■ What this task involves
Starting at the line with "Crawley News Wednesday", retype every remaining line of the records exactly. Do not include pictures.

-------- Materials provided --------

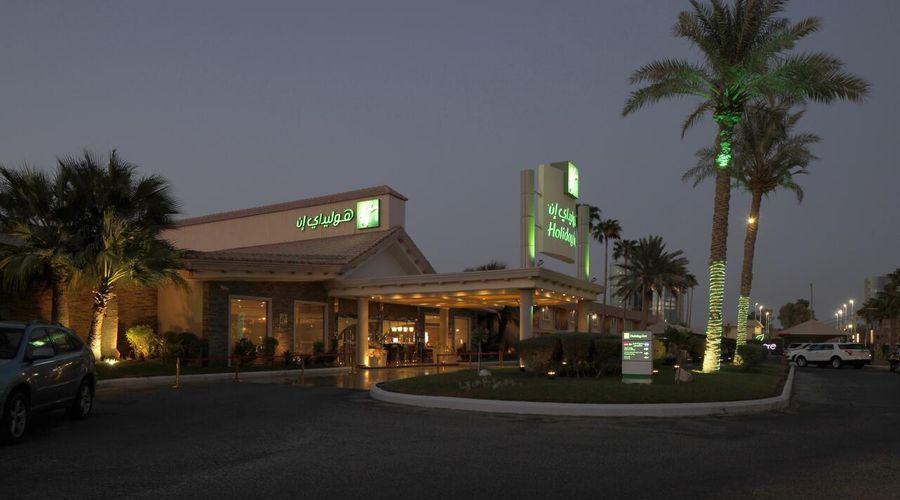 فندق هوليداي إن كورنيش الخبر-1 من 30 الصور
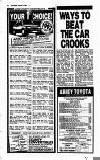 Crawley News Wednesday 08 January 1992 Page 44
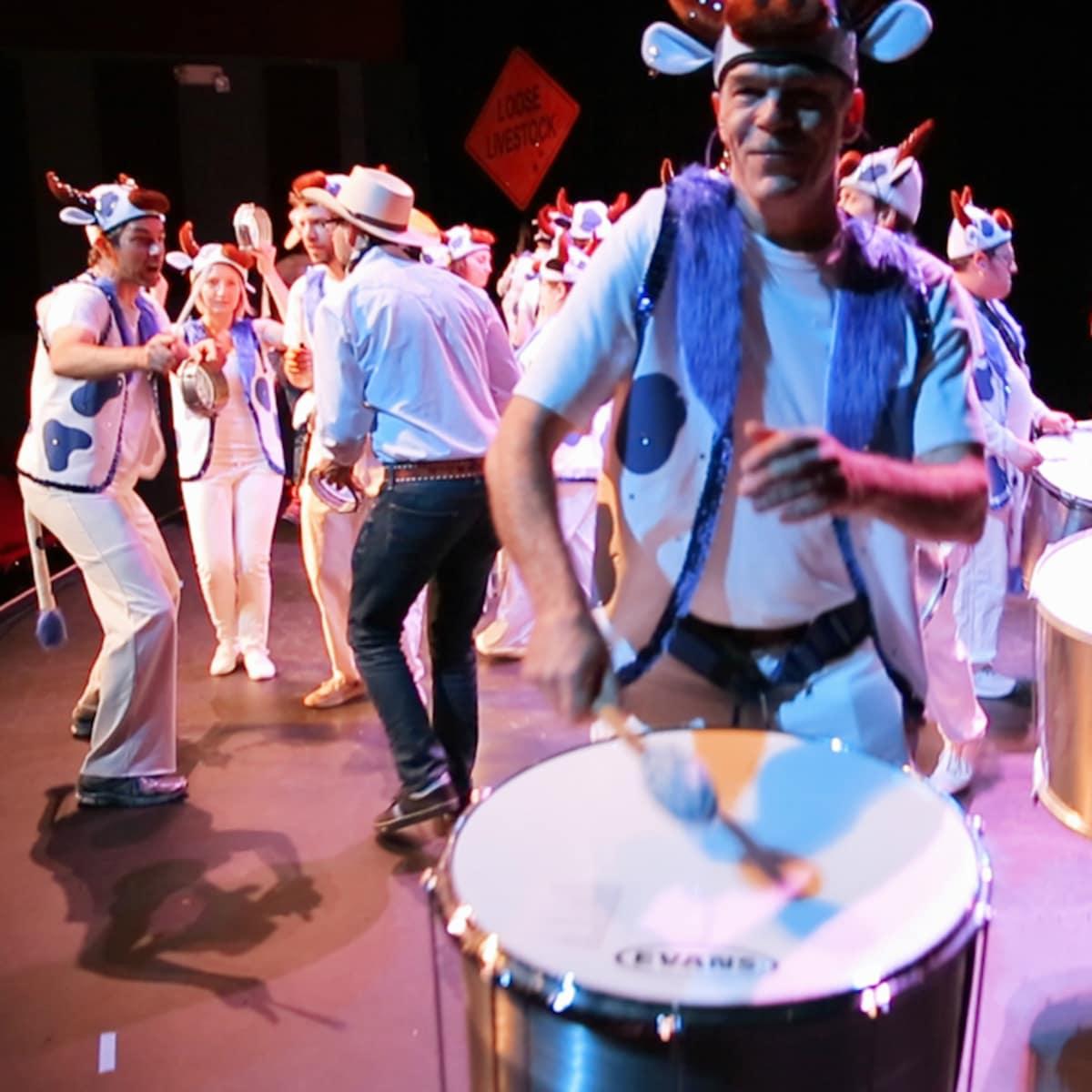 KLRU PBS Arts in Context Austin Samba School Texas! A Horse Opera Cattle Bateria 2016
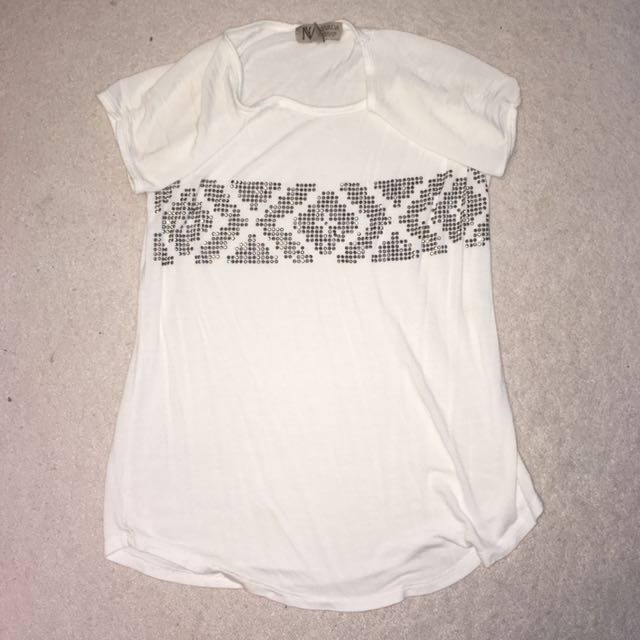White Sequined Top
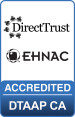 EHNAC CA certification logo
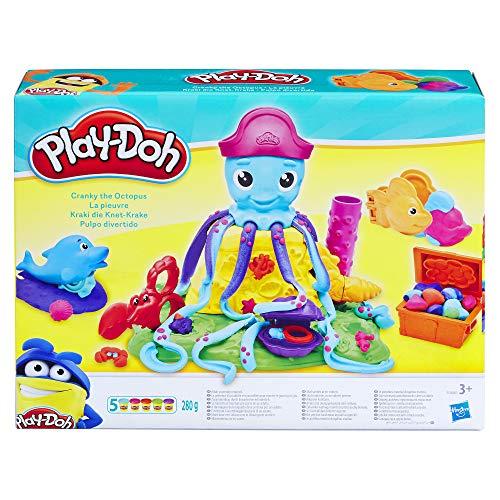 Preisjäger Junior: Hasbro Play-Doh - Kraki die Knet-Krake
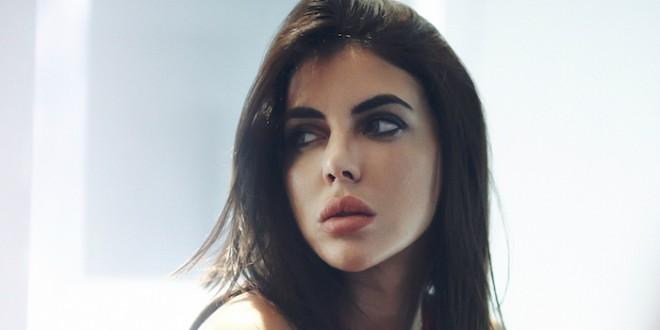 Veronica Ciardi, in esclusiva su IsaeChia.it le foto inedite del nuovo servizio fotografico dell'ex concorrente del 'Grande Fratello 10′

--------

■ Result of the task
 Crawley News Wednesday 08 January 1992 Page 44
 KLRU PBS Arts in Context Austin Samba School Texas! A Horse Opera Cattle Bateria 2016
White Sequined Top
 EHNAC CA certification logo
 Preisjäger Junior: Hasbro Play-Doh - Kraki die Knet-Krake
 Veronica Ciardi, in esclusiva su IsaeChia.it le foto inedite del nuovo servizio fotografico dell'ex concorrente del 'Grande Fratello 10′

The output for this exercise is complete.